Sagar

Sagar recently represented India at the UN Committee on the Rights of the Child session of September 2021. The confident youth who testified on the importance of government funding mental health services for economically distressed families knew first hand about domestic violence.  A shy boy with few friends and a lackluster student when he first joined Butterflies’ mobile education program in 2014 at its Hathi Park contact point,  Sagar had often toyed with running away from home to teach his alcoholic and abusive father a lesson. Today he has every reason to rejoice that he stayed put and stayed firm, with the steady guidance of his Child Rights Advocate.

Presently a 12th grade student through National Institute of Open Schooling, Sagar completed a basic computer course from Butterflies’ mobile school, got hooked on technology, and enrolled in the Hardware and Networking Course that the Habitat Learning Center runs for unprivileged children.  Here, Sagar has earned good grades and  received not one but two awards: Logger of the Year for activating a default account and Campaign Green Ride for Consistency and Regularity. 

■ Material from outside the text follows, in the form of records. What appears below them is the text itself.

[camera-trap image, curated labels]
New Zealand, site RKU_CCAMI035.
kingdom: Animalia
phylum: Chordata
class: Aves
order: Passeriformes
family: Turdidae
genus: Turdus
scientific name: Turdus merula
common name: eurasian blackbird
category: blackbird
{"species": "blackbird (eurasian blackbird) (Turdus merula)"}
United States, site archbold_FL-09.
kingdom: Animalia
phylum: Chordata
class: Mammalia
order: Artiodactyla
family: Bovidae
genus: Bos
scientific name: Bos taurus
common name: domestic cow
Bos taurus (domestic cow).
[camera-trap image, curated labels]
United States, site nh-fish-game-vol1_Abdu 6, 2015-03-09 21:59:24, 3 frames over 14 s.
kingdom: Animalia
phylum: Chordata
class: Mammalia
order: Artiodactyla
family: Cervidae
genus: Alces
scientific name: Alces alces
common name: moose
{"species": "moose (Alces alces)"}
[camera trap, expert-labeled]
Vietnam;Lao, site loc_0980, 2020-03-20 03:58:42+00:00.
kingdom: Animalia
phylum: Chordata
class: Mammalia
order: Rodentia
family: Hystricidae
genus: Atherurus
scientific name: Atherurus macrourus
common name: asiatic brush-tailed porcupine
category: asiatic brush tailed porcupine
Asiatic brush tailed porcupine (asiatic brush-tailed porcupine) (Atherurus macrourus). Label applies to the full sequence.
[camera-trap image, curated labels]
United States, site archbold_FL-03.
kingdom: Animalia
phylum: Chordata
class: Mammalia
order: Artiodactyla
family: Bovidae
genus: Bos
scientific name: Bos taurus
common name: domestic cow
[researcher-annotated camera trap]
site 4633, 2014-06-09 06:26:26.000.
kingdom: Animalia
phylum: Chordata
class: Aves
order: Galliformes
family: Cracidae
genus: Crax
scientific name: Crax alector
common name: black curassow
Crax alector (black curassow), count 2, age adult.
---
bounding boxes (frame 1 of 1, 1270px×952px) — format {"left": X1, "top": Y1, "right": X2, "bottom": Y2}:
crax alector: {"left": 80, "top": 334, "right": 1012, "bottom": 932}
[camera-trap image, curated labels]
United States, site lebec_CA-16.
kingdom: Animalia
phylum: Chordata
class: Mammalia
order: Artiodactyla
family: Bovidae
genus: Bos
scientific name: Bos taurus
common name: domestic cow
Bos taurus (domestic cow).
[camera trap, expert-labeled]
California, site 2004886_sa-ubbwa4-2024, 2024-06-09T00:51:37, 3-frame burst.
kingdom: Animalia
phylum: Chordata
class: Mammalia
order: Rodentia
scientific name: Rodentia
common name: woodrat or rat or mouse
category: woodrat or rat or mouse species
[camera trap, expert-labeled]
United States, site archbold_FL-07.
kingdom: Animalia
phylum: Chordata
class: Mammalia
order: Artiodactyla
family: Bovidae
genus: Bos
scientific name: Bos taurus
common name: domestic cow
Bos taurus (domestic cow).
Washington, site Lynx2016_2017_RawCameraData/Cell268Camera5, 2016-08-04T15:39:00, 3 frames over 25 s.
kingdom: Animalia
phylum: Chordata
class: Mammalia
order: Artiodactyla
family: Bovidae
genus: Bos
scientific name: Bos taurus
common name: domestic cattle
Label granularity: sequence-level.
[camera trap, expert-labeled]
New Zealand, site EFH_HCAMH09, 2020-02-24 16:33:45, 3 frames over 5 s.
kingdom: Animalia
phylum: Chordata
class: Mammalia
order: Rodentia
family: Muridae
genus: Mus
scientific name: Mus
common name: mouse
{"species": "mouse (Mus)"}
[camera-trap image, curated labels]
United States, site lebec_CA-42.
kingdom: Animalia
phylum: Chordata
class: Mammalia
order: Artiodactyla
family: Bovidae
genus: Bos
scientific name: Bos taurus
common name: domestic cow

Sagar credits his participation in Butterflies’ children’s cooperatives with bolstering his confidence and sociability. His peers have elected him a Child Development Khazana (CDK) Volunteer Bank Manager; a Child Health and Sports Cooperative  (CHSC)  Child Health Educator (CHE);  and a Bal Sabha (Children’s Council) Convener.  These leadership positions have given him valuable experience in democratic decision-making. In true Butterflies spirit, Sagar now volunteers in Butterflies’ mobile school as a child computer teacher.  His dream is to become a computer engineer; Butterflies is helping him to apply to university. 

“Before joining the mobile school education program, I was not even aware about computers and their functions. It is only because of our mobile school that I learnt so much that I am now studying a professional computer course in Habitat Learning Center (HLC)”, says a proud (and grateful) Sagar.